The US weather pattern is still too cold across the Eastern Corn Belt, but elsewhere conditions will be very close to normal. Wheat’s ongoing correction is not helpful in finding summer feed consumption, and some position squaring is noted ahead of Wednesday’s USDA May report – in which the trade expects a very modest decline in 17/18 US corn end stocks. Corn just lacks a bull or bear story!

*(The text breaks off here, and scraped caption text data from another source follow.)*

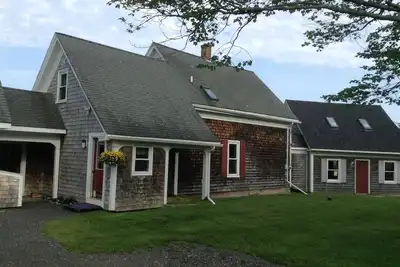 Image de Owls Head Village Home, vue sur l'eau, le vrai Maine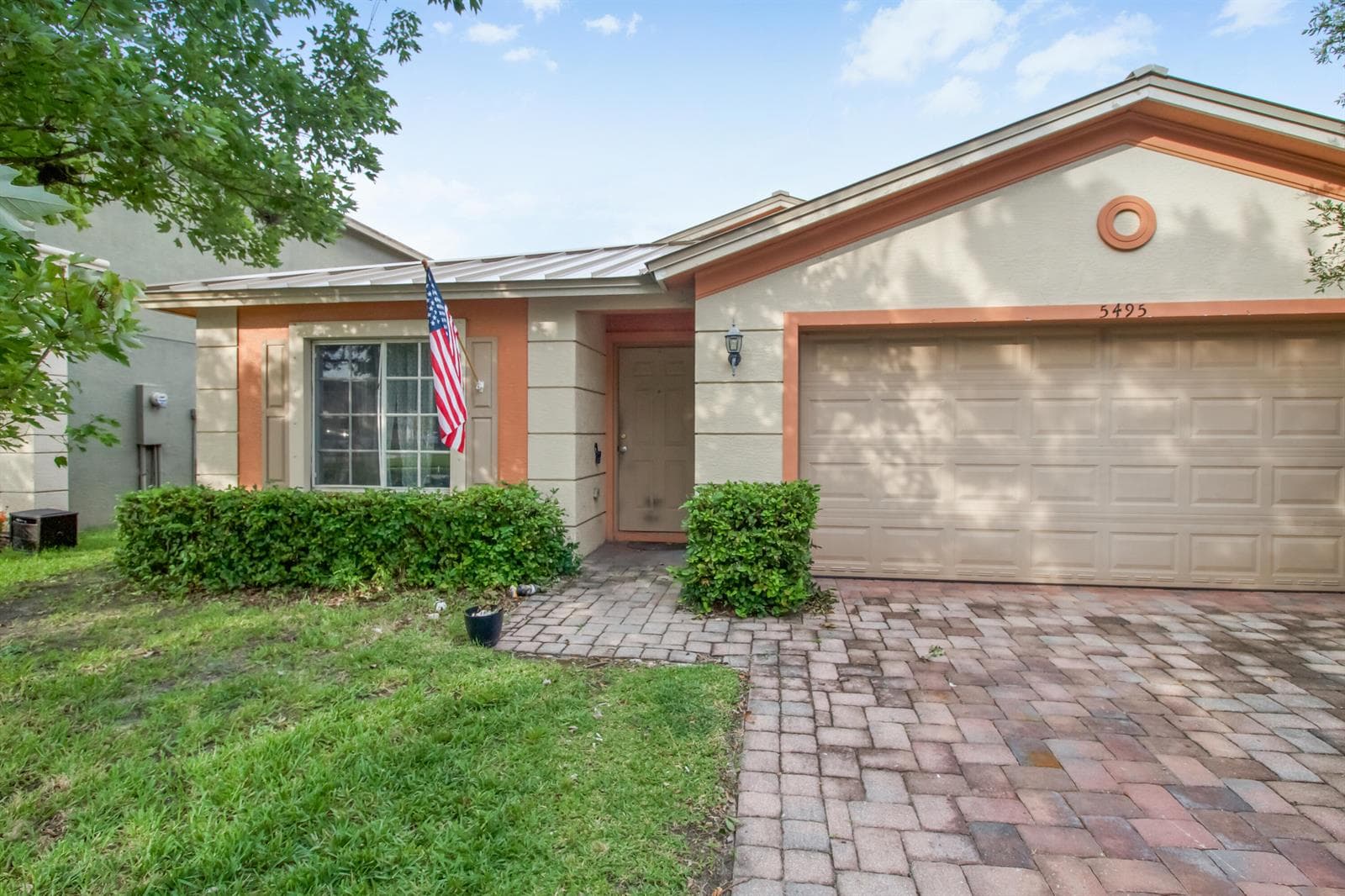 5495 SE Graham Drive, Stuart, FL 34997 photo 2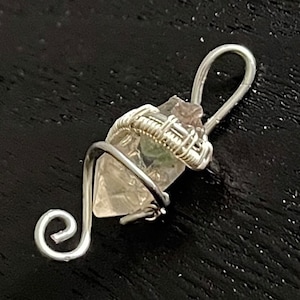 Raw green ghost phantom quartz, phantom quartz pendant, wire wrapped green ghost quartz, green phantom quartz pendant, ghost quartz jewelry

US seeding reached 47% complete, vs. 52% on average since 2012, and states most behind include; MI, MN, WI and the Dakotas – where it’s been temps more than precip delaying fieldwork. Progress as of next Sunday should reach 64-72% complete, which is still slightly behind average but eases fears of meaningful yield loss due to planting dates. S American cash offers are still $.10-.20/Bu below US Gulf premiums beyond June, there are hints of abnormal rainfall impacting Brazil in the second half of May, and coming rainfall will help Black Sea wheat yield potential.
ARC cautions against chasing any break below $3.60 basis July, and instead expects range-bound trade to continue. Key will be the USDA’s idea major exporters’ stocks/use in 17/18. Await summer weather scares to advance sales. Funds are too short for a lasting decline with 50% of the crop in the bag. Spot corn should trade a $3.60-3.85 range.